=== Brano fornito ===

Nel 2019 Mario Draghi, allora presidente della Bce, ha lanciato il terzo programma TLTRO, che nel corso dei due anni successivi ha contribuito significativamente a sostenere i prestiti nei Paesi più colpiti dalla pandemia, tra cui l’Italia. Questi fondi sono stati presi in prestito dalle banche a tassi estremamente vantaggiosi o persino negativi.
Nel corso di dieci aste, gli istituti del Vecchio Continente hanno raccolto più di 2.300 miliardi di euro, con la possibilità di fornire in garanzia asset di qualità non elevatissima. Di questi, circa 630 miliardi sono ancora in circolazione, di cui 284 miliardi in scadenza a marzo 2024.
Il rimborso dei TLTRO pone sfide per le banche
La questione del rimborso dei TLTRO ha posto un potenziale rischio di liquidità per alcune banche, soprattutto di dimensioni minori. Finora la maggior parte dei rimborsi è avvenuta utilizzando liquidità in eccesso, ma gli istituti di dimensioni minori o con problemi strutturali potrebbero non averne a sufficienza per estinguere i propri debiti.
Per reperire altra liquidità ci sono diverse alternative, ma in questa fase sono più o meno tutte costose: aumentare i depositi, offrendo una remunerazione più elevata; chiedere altra liquidità in prestito sul mercato interbancario o alla Bce, ma ai tassi attuali che sono più elevati; emettere nuove obbligazioni, ma anche in questo caso è necessario offrire un rendimento più alto rispetto agli anni passati. Il tutto, con impatti negativi sul margine di interesse degli istituti.

===

**Ordine di lavoro 1**
Rispondi a queste domande sul brano relativo ai TLTRO:
(a) Chi ha lanciato il terzo programma TLTRO nel 2019?
(b) Quanti miliardi di euro hanno raccolto in tutto gli istituti nel corso delle aste?
(c) Con quale mezzo è avvenuta finora la maggior parte dei rimborsi?
**Ordine di lavoro 2**
Traduci in inglese questa frase del brano sui TLTRO: "La questione del rimborso dei TLTRO ha posto un potenziale rischio di liquidità per alcune banche, soprattutto di dimensioni minori."
**Ordine di lavoro 3**
Per favore, prosegui il testo sul rimborso dei TLTRO dopo la sua ultima frase.

=== Informazioni ===

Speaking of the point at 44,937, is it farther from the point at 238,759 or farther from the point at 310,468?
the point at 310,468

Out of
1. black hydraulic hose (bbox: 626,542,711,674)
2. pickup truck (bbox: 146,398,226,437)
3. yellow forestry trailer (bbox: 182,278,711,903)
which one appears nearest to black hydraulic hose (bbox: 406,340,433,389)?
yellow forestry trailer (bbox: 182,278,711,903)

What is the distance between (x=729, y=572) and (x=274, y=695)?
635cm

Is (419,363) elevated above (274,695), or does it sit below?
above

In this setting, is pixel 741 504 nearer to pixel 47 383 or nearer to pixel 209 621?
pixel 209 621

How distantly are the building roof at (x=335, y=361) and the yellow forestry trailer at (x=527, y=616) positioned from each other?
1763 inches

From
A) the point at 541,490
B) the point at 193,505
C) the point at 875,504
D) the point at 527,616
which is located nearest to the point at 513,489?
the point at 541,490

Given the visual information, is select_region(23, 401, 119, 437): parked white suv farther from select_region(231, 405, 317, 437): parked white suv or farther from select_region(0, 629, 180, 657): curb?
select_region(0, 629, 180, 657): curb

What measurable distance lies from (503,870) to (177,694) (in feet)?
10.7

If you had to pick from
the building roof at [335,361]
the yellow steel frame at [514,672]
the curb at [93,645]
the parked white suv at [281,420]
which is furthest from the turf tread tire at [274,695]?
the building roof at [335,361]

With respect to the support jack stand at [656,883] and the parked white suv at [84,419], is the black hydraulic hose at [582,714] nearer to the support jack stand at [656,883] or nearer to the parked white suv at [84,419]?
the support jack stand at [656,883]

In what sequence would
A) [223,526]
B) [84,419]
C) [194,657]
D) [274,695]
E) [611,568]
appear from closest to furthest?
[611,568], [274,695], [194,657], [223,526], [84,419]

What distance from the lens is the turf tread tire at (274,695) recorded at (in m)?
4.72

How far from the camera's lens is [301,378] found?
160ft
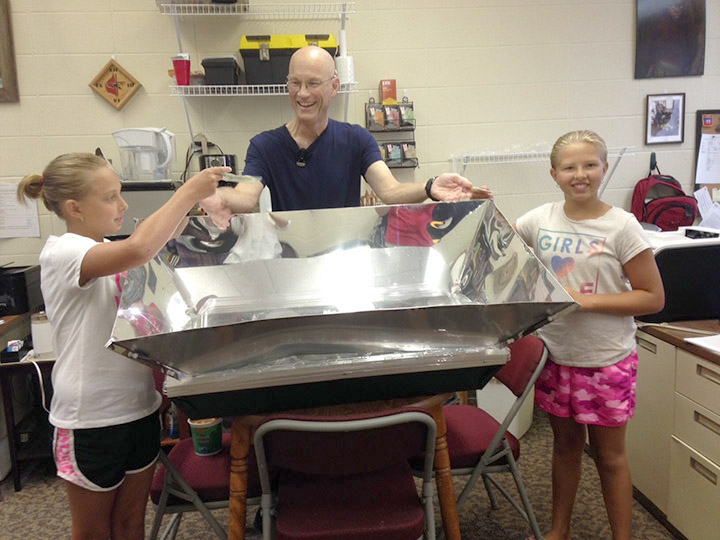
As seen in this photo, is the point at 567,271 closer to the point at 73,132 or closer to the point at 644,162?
the point at 644,162

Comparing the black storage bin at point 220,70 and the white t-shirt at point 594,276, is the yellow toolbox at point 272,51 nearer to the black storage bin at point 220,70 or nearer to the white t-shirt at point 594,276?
the black storage bin at point 220,70

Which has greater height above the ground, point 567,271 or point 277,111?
point 277,111

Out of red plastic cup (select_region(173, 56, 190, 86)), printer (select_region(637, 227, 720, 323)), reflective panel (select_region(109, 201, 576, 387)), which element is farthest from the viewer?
red plastic cup (select_region(173, 56, 190, 86))

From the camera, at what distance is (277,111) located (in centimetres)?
271

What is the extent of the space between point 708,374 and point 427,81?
74.9 inches

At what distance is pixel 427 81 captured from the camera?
9.08ft

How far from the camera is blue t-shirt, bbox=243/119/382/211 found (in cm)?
186

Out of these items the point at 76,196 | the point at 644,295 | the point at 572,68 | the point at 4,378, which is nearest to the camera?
the point at 76,196

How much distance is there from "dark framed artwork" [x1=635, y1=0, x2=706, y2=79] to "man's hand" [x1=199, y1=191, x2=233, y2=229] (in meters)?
2.49

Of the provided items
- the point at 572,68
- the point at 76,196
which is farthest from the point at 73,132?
the point at 572,68

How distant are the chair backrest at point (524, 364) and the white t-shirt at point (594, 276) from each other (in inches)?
3.8

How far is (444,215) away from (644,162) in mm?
2026

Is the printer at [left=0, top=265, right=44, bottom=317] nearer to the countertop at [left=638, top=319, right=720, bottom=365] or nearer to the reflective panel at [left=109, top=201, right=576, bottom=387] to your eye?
the reflective panel at [left=109, top=201, right=576, bottom=387]

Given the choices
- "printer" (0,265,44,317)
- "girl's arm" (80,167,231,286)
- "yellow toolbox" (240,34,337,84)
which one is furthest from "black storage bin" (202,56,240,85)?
"girl's arm" (80,167,231,286)
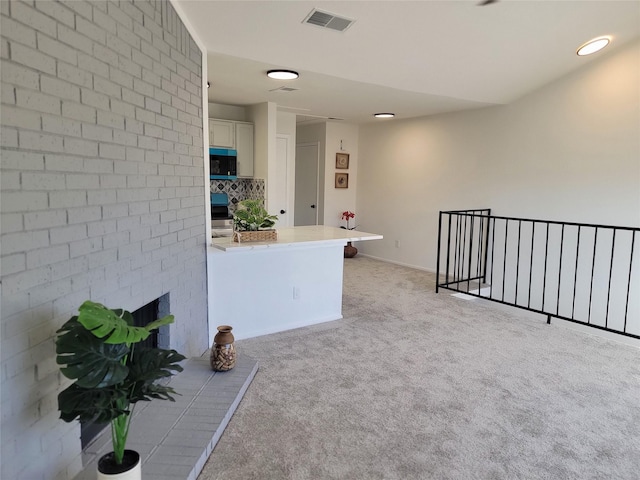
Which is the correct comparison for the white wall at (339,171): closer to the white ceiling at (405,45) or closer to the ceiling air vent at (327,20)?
the white ceiling at (405,45)

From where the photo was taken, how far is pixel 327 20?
311 centimetres

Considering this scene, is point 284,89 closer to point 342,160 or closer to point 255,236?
point 255,236

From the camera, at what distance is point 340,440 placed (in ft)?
7.37

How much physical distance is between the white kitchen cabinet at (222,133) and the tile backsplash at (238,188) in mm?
563

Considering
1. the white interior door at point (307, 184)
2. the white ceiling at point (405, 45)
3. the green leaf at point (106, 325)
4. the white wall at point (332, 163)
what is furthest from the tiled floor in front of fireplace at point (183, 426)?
the white interior door at point (307, 184)

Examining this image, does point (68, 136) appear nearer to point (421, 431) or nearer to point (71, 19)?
point (71, 19)

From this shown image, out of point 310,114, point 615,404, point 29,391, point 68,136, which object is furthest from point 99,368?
point 310,114

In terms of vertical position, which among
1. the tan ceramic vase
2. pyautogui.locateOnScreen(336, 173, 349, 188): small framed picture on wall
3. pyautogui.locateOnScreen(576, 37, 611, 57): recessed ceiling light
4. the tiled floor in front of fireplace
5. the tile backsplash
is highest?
pyautogui.locateOnScreen(576, 37, 611, 57): recessed ceiling light

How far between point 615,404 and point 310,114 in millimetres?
5238

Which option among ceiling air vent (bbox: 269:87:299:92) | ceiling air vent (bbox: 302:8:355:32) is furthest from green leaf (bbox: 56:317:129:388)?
ceiling air vent (bbox: 269:87:299:92)

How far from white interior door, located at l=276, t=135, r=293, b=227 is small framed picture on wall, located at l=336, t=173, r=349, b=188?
4.41 feet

===

**Risposta finale 1**
(a) Mario Draghi, allora presidente della Bce.
(b) Più di 2.300 miliardi di euro.
(c) Con liquidità in eccesso.

**Risposta finale 2**
The issue of TLTRO repayment has posed a potential liquidity risk for some banks, especially smaller ones.

**Risposta finale 3**
Secondo il Presidente uscente del Consiglio di Vigilanza della Bce, Andrea Enria, “alcune banche potrebbero dover fronteggiare alcune sfide nell’attuale fragile contesto di mercato” e potrebbe verificarsi un aumento della concorrenza sui tassi tra gli istituti.
Bce vuole ridurre liquidità delle banche
L’altra potenziale minaccia potrebbe arrivare dalla stessa Bce, intenzionata a ridurre l’eccesso di liquidità presso le banche europee per proseguire nella sua lotta all’inflazione. Questo potrebbe avvenire attraverso un incremento dei requisiti obbligatori di riserva che gli istituti devono detenere presso la banca centrale. Il tema potrebbe essere discusso nel prossimo meeting del 26 ottobre o nelle riunioni successive.
Obbligare le banche a mantenere più liquidità ferma diminuirebbe la quantità di massa monetaria in circolazione, “drogata” da anni di politiche monetarie espansive, e aiuterebbe a raggiungere il target di inflazione del 2%, dopo i dieci aumenti dei tassi effettuati da luglio 2022 ad oggi.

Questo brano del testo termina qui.